◆ **Assignment**
Whenever a picture appears, leave it out while repeating all the other data exactly.

◆ **Stored data entries**
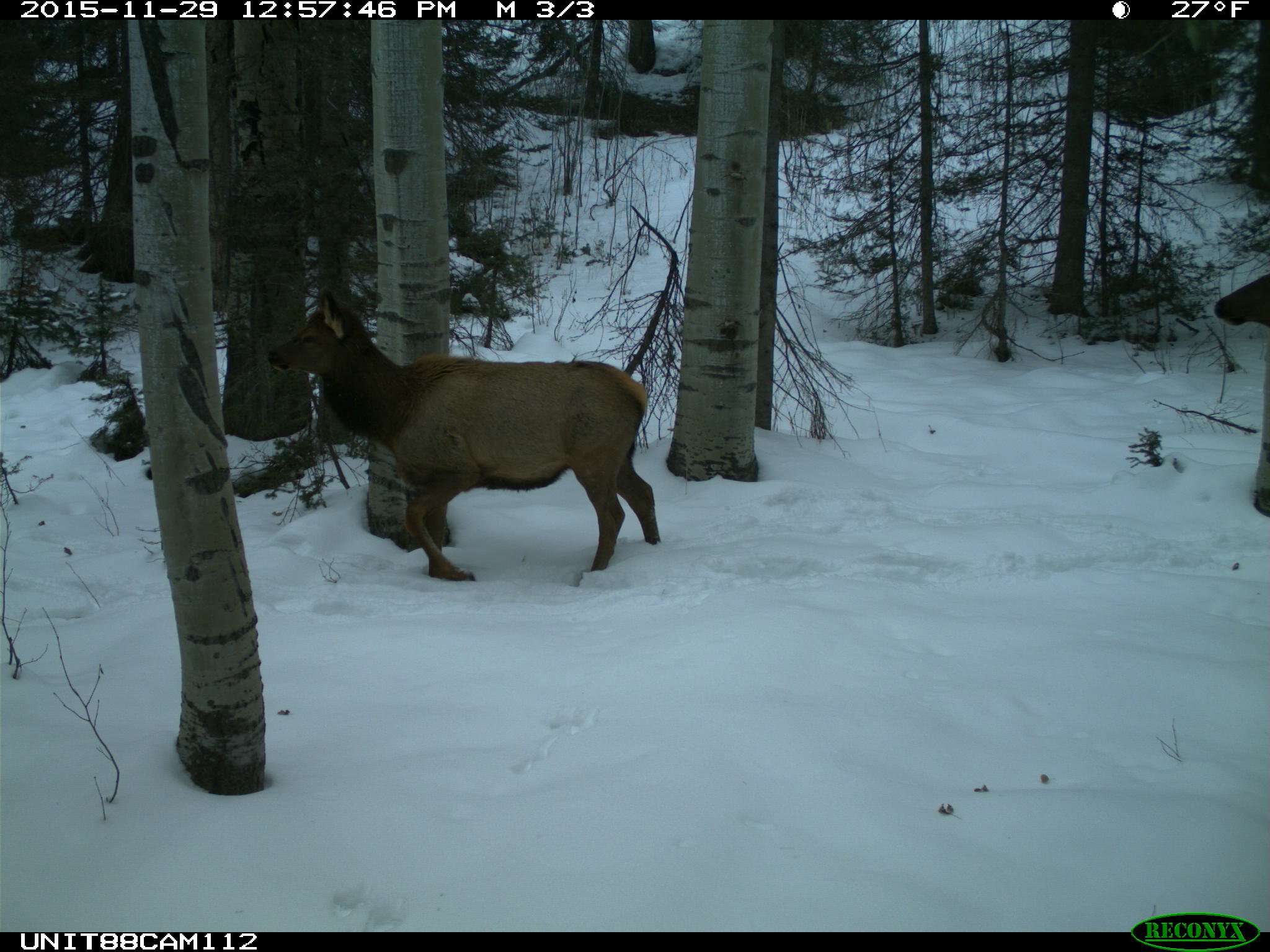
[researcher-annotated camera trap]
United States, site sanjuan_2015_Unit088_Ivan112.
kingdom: Animalia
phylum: Chordata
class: Mammalia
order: Artiodactyla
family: Cervidae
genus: Cervus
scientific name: Cervus elaphus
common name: red deer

◆ **Answer below**
[researcher-annotated camera trap]
United States, site sanjuan_2015_Unit088_Ivan112.
kingdom: Animalia
phylum: Chordata
class: Mammalia
order: Artiodactyla
family: Cervidae
genus: Cervus
scientific name: Cervus elaphus
common name: red deer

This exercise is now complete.